Will Tony be the first man in history to stick the landing on the one manoeuvre that has resulted in the death of every man who has ever tried it? The wife’s sister hookup?
Sheena was a man you must be sure the girl is pure for the funky cold medina lol
This Meyer may not make a difference in the negotiations.
Reports are Tony Clark’s affair was an “open secret” and his multiple federal investigations were surely known by Bruce Meyer, so why the hell temporarily elect someone who is clearly dirty as well? Players only care about getting paid more. Have you ever heard one of them talk about making the game better for fans? Making it more accessible financially for the middle class? Giving fans of smaller market teams a better chance of seeing their team in the playoffs?
Nope. They are just as greedy as owners, making all their money on the backs of fans.
4theland: where do you see anybody turning their back on money? Your definition of “dirty” is pretty broad. I guess the players and owners and agents are all dirty?
I will call him.. Mini Me
So the whistleblower in this case is a lawyer for the NFLPA, that’s right the NFL players’ union. Actually she’s their ex-lawyer, because the union seems to have fired her for blowing the whistle on their alleged corruption. Hard to believe another sanctified socialist body not only engaged in alleged corruption but fired the whistleblower who reported it. Almost enough to make me lose all faith in socialism and Karl Marx.

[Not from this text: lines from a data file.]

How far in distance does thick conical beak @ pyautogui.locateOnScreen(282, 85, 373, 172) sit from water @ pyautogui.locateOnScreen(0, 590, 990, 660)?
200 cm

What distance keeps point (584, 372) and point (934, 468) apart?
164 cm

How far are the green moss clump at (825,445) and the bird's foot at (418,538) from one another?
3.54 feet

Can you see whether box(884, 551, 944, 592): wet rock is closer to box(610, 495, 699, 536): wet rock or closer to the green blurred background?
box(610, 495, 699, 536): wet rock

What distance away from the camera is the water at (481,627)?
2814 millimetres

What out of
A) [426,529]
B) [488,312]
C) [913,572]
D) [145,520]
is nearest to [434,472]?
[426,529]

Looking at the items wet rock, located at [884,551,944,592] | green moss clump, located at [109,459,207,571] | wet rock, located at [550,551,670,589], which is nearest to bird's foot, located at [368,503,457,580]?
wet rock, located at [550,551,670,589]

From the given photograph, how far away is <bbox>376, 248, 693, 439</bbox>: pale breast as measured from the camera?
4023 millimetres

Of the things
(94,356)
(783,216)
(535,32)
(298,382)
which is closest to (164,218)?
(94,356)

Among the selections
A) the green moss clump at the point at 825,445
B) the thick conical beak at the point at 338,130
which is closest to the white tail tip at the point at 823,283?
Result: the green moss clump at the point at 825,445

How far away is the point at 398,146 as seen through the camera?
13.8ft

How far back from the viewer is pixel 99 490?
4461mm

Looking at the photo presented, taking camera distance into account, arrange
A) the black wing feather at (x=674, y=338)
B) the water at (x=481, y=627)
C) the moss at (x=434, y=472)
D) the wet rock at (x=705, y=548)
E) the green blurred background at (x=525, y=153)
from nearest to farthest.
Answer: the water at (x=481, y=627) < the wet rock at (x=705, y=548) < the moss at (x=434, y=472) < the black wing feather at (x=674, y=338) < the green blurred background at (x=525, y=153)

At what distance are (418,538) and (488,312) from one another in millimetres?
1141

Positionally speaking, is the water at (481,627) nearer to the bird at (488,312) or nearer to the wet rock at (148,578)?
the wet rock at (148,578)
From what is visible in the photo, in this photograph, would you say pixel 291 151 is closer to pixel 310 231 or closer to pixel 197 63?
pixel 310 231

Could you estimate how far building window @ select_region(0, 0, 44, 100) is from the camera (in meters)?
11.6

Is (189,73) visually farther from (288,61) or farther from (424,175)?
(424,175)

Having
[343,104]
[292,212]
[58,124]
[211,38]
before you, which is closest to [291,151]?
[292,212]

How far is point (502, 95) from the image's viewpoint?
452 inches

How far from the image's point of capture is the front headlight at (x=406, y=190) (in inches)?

Odd, isn’t it, that the lawyer at the NFLPA knew all about Tony Clark’s alleged corruption, his dealings with Association funds, but Meyer apparently was completely in the dark??? Strange how that works.l
One thing Meyer can be sure of is that Drelich and Rosenthal and the rest of the union-friendly baseball media will give him a complete pass.
Also, it’s his wife’s sister. Wow. Tony is going to get what he has coming in spades now. Even that appealing beard won’t be enough to save him.
I am sick and don’t have time to think about baseball’s quadrennial labor nonsense. Just let me know when the 2027 season will start, if I make it that long.
I hope that none of you are sick like me, but even if you’re all healthy as horses and in the prime of life, I submit that you, too, should not waste time picking this stuff apart. The owners and players both deserve our contemptuous disregard.